As the first half of 2020 comes to a close, the oil and gas industry has been on a historic rollercoaster ride with peaks and valleys it has never seen before.
Demand for petroleum declined globally as the coronavirus swept from country to country.
In the U.S., crude oil inventories reached another record last week of 540.7 million barrels breaking the old record of 535 million barrels set on March 31, 2017.
The lack of demand created on oversupply and prices declined from $60 per barrel in January to a low of -$37 on April 20 on the New York Mercantile Exchange but recovered in May and June to reach $40 this week.
The drilling rig count, an important barometer of future industry activity, dropped to a historic low last week to 266 active rigs in the U.S. compared to 805 working a year ago.
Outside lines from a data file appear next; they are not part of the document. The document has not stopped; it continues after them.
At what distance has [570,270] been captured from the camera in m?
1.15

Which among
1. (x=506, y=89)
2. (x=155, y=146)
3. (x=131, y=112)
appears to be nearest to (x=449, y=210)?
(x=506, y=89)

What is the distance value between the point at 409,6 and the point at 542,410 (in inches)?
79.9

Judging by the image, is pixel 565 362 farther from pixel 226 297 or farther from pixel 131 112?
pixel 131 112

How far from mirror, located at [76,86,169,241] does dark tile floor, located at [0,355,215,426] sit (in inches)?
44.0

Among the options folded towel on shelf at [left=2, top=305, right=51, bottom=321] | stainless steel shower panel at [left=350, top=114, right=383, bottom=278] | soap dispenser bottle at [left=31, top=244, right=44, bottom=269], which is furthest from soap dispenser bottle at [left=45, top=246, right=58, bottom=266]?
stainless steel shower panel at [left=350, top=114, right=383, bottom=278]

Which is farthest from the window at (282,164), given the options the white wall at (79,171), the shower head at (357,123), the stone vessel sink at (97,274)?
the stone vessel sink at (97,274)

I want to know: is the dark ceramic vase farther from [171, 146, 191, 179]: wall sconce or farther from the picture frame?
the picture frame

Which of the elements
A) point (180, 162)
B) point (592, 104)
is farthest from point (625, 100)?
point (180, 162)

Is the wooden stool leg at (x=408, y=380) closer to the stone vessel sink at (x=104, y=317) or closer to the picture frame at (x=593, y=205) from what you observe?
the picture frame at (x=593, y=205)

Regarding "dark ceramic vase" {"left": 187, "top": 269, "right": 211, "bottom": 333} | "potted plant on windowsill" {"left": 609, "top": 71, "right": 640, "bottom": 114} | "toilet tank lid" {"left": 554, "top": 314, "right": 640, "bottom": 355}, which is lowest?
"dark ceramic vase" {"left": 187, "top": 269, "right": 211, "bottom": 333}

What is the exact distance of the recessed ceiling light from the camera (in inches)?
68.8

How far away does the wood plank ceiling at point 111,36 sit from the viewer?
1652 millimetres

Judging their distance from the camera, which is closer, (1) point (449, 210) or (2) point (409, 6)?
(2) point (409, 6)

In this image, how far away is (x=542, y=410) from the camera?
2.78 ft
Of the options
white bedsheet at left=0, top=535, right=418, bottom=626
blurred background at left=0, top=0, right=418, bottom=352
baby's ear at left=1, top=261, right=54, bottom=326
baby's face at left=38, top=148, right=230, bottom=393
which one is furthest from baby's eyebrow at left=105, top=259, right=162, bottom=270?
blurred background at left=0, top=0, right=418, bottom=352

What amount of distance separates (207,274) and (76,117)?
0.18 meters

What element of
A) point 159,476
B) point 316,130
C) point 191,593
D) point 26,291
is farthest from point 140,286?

The future looks volatile, too.
The International Energy Agency (IEA) issued its June report stating “the oil market remains fragile” with global oil demand expected to fall by 8.1 million barrels per day (b/d), the largest in history.
Even though demand is at historic lows, economies around the world are slowly recovering. IEA points out that petroleum demand in China in April is “almost back to year-ago levels” and “strong rebound in India in May.”
“On the supply side, record output cuts from OPEC+ and steep declines from other non-OPEC producers saw global oil production fall by a massive 12 million b/d in May,” the IEA report stated. “In addition to a 9.4 million b/d decline in OPEC+ supply last month, output from non-OPEC countries outside the deal has fallen by 4.5 million b/d since the start of the year. To further speed up the market rebalancing, OPEC+ decided on June 6 to extend their historic output cut of close to 10 million b/d through July.”
“Global oil supply is set to tumble by a massive 7.2 million b/d on average in 2020, and stage only a 1.8 million b/d increase in 2021 assuming 100% compliance with OPEC+ cuts,” IEA stated.
The recent improvement in oil prices is not enough to allow a significant increase in U.S. output, which in June is estimated to have fallen to 10.5 million b/d, down by 2.4 million b/d from a record high seen in November, according to IEA.
“In the meantime, high crude and product stocks will limit the scope for producers in many countries to sell more to refiners. In the case of the U.S., data from the Energy Information Administration show that commercial stocks of crude oil and products have increased by about 1 million b/d since the start of the year and are at an all-time record high,” IEA stated.
The volatile economic conditions created by the COVID-19 pandemic create “enormous uncertainties” as we enter the second half of 2020, IEA concluded.
Alex Mills is the former President of the Texas Alliance of Energy Producers.